Featured Research
Macroeconomic Insights: 90 More Days of Letting the Data Speak
Within hours of the large-scale tariffs taking effect, the Trump administration announced a 90-day pause, replacing the full tariff package with a baseline 10% rate. China—among the first countries to respond with retaliatory tariffs—was excluded from this pause and...
Macroeconomic Insights: 90 More Days of Letting the Data Speak
Within hours of the large-scale tariffs taking effect, the Trump administration announced a 90-day pause, replacing the full tariff package with a baseline 10% rate. China—among the first countries to respond with retaliatory tariffs—was excluded from this pause and instead faced a significantly higher 125% tariff. The announcement triggered the largest rally in stock market since 2008, largely reversing the losses incurred following the initial tariff news earlier that week.
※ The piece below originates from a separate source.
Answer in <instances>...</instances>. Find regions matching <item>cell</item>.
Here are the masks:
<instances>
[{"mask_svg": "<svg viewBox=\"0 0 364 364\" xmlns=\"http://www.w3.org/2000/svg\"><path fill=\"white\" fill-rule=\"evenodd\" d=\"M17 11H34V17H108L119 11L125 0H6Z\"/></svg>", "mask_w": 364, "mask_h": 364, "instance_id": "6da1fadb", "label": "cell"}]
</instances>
During this period, Turnleaf chose not to apply discretionary adjustments to any of its inflation models to account for tariffs. Our stance remains firmly anchored in a data-driven methodology. Given the inherently inflationary nature of economic uncertainty, our inflation curve has consistently run above consensus expectations. We continue to place greater confidence in our models than in speculative overrides. For us, the data leads.
For economies like China, Turnleaf projects continued price contraction as the U.S. trade war undermines consumer confidence and erodes external demand—particularly from the Eurozone. Disinflationary pressures are expected to persist as trade tensions escalate and global partners increasingly decouple from Chinese supply chains. Given China’s centrality to global value chains, the probability of a broader global slowdown remains non-zero. Close monitoring of forward-looking manufacturing indicators will be essential to assess the dynamics of this disinflationary impulse.
Looking ahead, we expect the recent disinflationary effect from Brent crude oil prices to fade as markets stabilize. However, until the U.S.–China trade dispute is resolved and countries subjected to the 10% baseline tariff conclude their renegotiations, the elevated uncertainty and erosion of trust among economic partners will likely sustain long-term inflationary pressures.